Can Video Large Multimodal Models Think Like Doubters-or Double-Down: A Study on Defeasible Video Entailment
Yue Zhang, Jilei Sun, Yunhui Guo, Vibhav Gogate
TL;DR
This paper introduces Defeasible Video Entailment (DVidE), a task that requires VLMMs to revise video–hypothesis entailment as new evidence arrives, capturing defeasible reasoning in multimodal, temporal contexts. It proposes a Chain of Counterfactual Thought (CoCT) framework for classification, augmented by ASR-enhanced video content integration and rationale refinement via LLMs, plus an LLM-guided ASR-integrated approach for generation. The authors also present the DVidE benchmark, built atop VIOLIN with strengthener/weakener annotations and an LLM-based evaluation metric for generation, reporting substantial gains over baselines in both tasks (e.g., ~29.7% accuracy improvement on classification; generation updates rising from ~7.5% to ~60.6%).
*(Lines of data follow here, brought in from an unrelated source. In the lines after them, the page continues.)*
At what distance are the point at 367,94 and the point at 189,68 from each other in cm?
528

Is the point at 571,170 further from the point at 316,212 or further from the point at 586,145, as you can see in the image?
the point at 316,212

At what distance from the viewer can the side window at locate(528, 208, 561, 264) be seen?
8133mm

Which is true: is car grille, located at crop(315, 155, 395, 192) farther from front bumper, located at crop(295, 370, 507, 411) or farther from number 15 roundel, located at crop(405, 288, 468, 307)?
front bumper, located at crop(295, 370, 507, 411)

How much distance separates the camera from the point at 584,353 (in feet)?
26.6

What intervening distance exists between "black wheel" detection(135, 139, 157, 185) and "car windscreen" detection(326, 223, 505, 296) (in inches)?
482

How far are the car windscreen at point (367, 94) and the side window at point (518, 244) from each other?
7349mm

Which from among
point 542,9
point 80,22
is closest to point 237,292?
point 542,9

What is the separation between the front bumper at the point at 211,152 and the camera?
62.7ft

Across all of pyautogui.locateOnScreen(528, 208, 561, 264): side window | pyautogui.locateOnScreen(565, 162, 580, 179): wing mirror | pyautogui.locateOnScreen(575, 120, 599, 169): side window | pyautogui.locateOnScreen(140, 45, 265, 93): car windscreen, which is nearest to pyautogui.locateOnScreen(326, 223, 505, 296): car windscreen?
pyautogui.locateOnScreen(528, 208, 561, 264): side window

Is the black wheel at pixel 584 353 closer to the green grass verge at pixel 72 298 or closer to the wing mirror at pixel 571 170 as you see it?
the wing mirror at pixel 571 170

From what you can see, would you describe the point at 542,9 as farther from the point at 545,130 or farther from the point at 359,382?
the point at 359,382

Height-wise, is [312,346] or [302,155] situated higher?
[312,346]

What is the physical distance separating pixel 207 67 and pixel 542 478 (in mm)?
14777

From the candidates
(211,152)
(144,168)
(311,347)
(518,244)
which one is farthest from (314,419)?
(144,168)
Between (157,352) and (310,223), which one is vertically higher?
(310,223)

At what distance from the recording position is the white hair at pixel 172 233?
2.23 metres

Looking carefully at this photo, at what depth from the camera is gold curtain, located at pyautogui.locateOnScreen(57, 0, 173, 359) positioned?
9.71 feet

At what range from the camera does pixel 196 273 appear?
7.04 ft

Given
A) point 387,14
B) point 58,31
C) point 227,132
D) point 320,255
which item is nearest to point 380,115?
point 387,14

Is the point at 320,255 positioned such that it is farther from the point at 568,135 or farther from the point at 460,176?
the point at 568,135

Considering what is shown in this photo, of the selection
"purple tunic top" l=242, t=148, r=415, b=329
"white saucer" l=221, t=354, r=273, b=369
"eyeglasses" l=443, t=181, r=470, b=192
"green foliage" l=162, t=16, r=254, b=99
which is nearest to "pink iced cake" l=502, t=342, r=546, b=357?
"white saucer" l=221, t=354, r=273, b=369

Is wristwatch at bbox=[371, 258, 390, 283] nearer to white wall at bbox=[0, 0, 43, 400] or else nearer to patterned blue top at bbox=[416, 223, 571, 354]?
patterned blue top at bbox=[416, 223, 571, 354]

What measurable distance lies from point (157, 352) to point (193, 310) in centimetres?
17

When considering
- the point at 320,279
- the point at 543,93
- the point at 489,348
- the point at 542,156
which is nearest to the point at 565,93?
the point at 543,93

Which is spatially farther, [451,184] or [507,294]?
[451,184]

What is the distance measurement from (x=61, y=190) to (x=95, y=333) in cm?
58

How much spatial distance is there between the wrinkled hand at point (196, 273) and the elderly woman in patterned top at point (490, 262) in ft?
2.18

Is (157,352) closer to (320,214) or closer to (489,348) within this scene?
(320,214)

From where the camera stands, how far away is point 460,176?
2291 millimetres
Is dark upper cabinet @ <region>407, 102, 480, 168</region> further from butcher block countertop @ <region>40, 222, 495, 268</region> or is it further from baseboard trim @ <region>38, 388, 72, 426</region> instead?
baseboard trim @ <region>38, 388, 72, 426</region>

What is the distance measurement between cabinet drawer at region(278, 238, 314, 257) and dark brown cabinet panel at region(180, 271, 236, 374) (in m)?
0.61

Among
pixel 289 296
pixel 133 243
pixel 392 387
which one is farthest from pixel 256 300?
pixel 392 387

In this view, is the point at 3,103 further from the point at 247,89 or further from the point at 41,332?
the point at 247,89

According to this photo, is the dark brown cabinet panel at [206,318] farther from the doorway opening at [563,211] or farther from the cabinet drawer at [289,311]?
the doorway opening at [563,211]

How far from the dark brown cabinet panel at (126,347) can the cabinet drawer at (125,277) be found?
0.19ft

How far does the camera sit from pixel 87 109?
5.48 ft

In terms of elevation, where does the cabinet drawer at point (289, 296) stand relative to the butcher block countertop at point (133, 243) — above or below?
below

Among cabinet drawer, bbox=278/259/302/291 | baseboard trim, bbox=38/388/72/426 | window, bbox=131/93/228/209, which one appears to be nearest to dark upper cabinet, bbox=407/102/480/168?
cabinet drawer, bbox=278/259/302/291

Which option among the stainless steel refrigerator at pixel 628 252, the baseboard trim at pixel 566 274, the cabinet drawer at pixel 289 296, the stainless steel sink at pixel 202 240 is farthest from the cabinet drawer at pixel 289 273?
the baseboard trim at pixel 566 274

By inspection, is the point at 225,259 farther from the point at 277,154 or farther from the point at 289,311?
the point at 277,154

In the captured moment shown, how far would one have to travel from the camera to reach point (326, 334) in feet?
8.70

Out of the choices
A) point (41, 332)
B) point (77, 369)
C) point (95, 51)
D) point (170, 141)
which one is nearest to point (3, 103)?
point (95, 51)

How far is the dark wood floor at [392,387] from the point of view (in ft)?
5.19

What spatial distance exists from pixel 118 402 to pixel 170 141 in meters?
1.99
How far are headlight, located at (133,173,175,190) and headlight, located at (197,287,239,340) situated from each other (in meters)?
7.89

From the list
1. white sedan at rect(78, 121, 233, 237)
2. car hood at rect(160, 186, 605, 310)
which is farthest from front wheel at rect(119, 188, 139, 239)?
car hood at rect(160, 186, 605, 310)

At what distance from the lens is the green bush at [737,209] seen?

Collectively, these contributions advance dynamic, multimodal reasoning in VLMMs and provide datasets and evaluation tools to study defeasible video inference in practical settings.
Abstract
Video Large Multimodal Models (VLMMs) have made impressive strides in understanding video content, but they often struggle with abstract and adaptive reasoning-the ability to revise their interpretations when new information emerges. In reality, conclusions are rarely set in stone; additional context can strengthen or weaken an initial inference. To address this, we introduce Defeasible Video Entailment (DVidE), a new task that challenges models to think like doubters, constantly updating their reasoning based on evolving evidence. In DVidE, given a video premise and a textual hypothesis, models must determine whether a new update strengthens or weakens the hypothesis (classification version) or generate a coherent update that modifies the entailment relationship (generation version). For solving the classification task, we propose the Chain of Counterfactual Thought framework, utilizing counterfactual reasoning, ASR-enhanced video content, and rationale refinement to reduce inference bias. For the generation task, we develop a framework that combines ASR output with a Large Language Model (LLM) to produce coherent, contextually relevant updates aligned with the intended strengthener or weakener goals. Additionally, we introduce a novel benchmark dataset, with strengthener/weakener annotations and an LLM-based evaluation metric specifically designed for assessing generative performance. Experimental results demonstrate significant improvements, highlighting our proposed method in enhancing dynamic reasoning capabilities of VLMMs.